Do this
Print each of the rows below verbatim, omitting the pictures.

Material shown
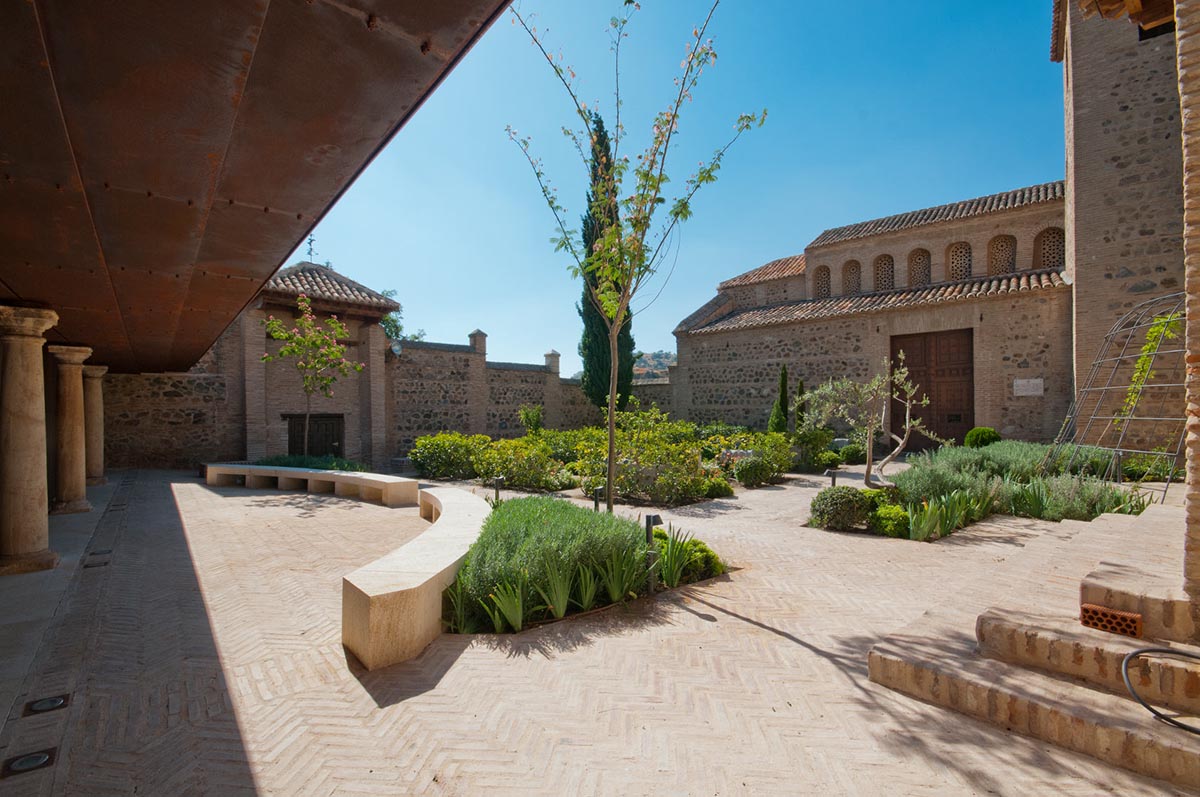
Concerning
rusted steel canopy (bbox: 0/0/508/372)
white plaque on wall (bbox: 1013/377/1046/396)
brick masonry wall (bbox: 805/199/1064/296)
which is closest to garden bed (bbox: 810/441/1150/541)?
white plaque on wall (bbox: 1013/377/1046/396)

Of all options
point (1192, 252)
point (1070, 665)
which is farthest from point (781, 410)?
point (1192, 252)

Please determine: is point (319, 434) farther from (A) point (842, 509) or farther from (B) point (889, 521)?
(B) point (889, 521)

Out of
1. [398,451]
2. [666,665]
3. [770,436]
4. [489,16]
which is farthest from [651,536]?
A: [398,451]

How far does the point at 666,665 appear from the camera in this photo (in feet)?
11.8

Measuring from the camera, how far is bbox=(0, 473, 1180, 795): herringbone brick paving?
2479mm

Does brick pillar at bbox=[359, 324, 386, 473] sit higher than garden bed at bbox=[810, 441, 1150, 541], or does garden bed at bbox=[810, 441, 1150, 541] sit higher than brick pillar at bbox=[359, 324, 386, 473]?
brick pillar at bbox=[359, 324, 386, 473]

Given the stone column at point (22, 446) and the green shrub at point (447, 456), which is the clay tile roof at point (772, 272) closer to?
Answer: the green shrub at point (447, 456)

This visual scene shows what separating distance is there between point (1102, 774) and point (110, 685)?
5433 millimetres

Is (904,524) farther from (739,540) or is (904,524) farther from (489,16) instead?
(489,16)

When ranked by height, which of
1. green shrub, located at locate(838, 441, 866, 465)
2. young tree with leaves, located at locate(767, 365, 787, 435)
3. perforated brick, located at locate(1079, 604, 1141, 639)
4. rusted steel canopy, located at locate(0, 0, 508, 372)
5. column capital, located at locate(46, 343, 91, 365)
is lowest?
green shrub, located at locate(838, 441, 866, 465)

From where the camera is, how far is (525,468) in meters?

Response for this exercise
Concerning
rusted steel canopy (bbox: 0/0/508/372)
white plaque on wall (bbox: 1013/377/1046/396)
brick masonry wall (bbox: 805/199/1064/296)
which is closest to garden bed (bbox: 810/441/1150/541)?
white plaque on wall (bbox: 1013/377/1046/396)

Of all options
point (1192, 252)
point (1070, 665)
which is farthest from point (781, 410)?
point (1192, 252)

Please determine: is point (319, 434) farther from (A) point (842, 509) or farther from (B) point (889, 521)?
(B) point (889, 521)

Out of
1. [398,451]
2. [666,665]
3. [770,436]
4. [489,16]
which is farthest from [651,536]?
A: [398,451]

How far does the point at 666,665 appear from the camera in this photo (in feet)?
11.8

Measuring from the camera, how far is bbox=(0, 473, 1180, 795): herringbone brick paving?
2479mm

Does brick pillar at bbox=[359, 324, 386, 473] sit higher than garden bed at bbox=[810, 441, 1150, 541], or does garden bed at bbox=[810, 441, 1150, 541] sit higher than brick pillar at bbox=[359, 324, 386, 473]?
brick pillar at bbox=[359, 324, 386, 473]

Given the stone column at point (22, 446) and the green shrub at point (447, 456), which is the clay tile roof at point (772, 272) closer to?
Answer: the green shrub at point (447, 456)

This visual scene shows what separating distance is there between point (1102, 774) and point (110, 685)?
5433 millimetres

Is (904,524) farther from (739,540) or is (904,524) farther from (489,16) instead?
(489,16)

When ranked by height, which of
1. green shrub, located at locate(838, 441, 866, 465)
2. young tree with leaves, located at locate(767, 365, 787, 435)
3. perforated brick, located at locate(1079, 604, 1141, 639)
4. rusted steel canopy, located at locate(0, 0, 508, 372)
5. column capital, located at locate(46, 343, 91, 365)
is lowest?
green shrub, located at locate(838, 441, 866, 465)

From where the camera is, how far is (525,468) in meters?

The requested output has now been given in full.